# Ivermectin for Feather Mites?



## Judy Miller (May 3, 2007)

I need to place an order for pigeon supplies anyway and thought that I would have the ivermctin on hand in case neosporin doesn't work...are feather mites blood suckers? 

Here's my dilemma:
I have 2 ringnecks who have been missing feathers for a long time (6 mos +/-). I have asked about this in another chatroom and was told to look for mites or other critters. I didn't see any so the assumption was that they are getting pulled out. I'm just not sure that's the case. It is a father and son. They are in an indoor aviary with 8 other doves. No other doves have this affliction, and I do not see them pulling their own feathers. Roscoe's have been missing since he was alone with his mate in a breeder cage. I thought it was just molt at that time. 
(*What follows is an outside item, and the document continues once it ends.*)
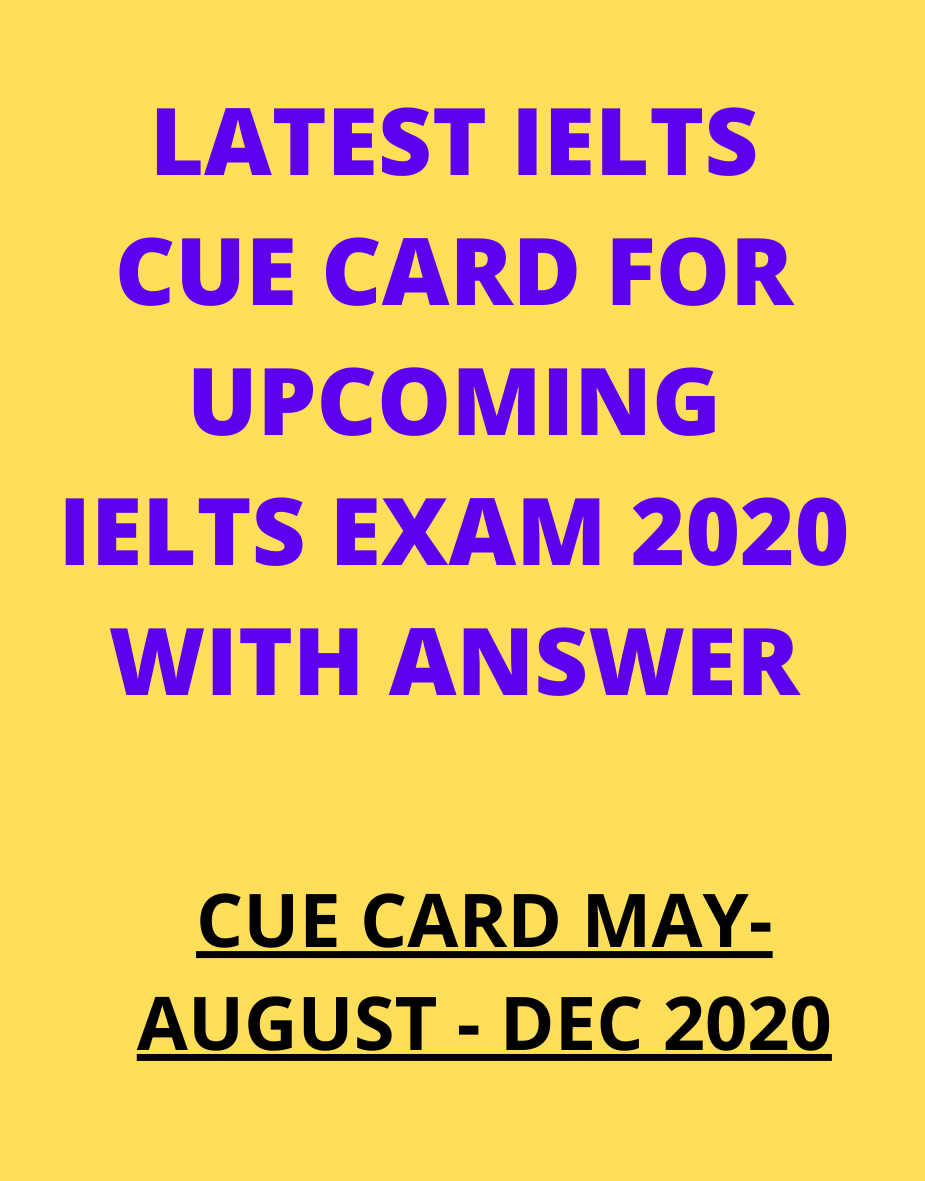 LIST OF LATEST CUE CARD FOR UPCOMING IELTS EXAM 2020, may to august 2020 cue card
I read here to use neosporin to basically suffocate feather mites. I am currently trying that avenue in case I just couldn't find them. I had never heard of feather mites and don't know if they feed on the feathers or live there and are actually blood suckers. Roscoe is missing feathers on each side of his head by his ears and Boscoe is missing feathers under his right wing. I would think that if it really were mites other doves would be displaying this...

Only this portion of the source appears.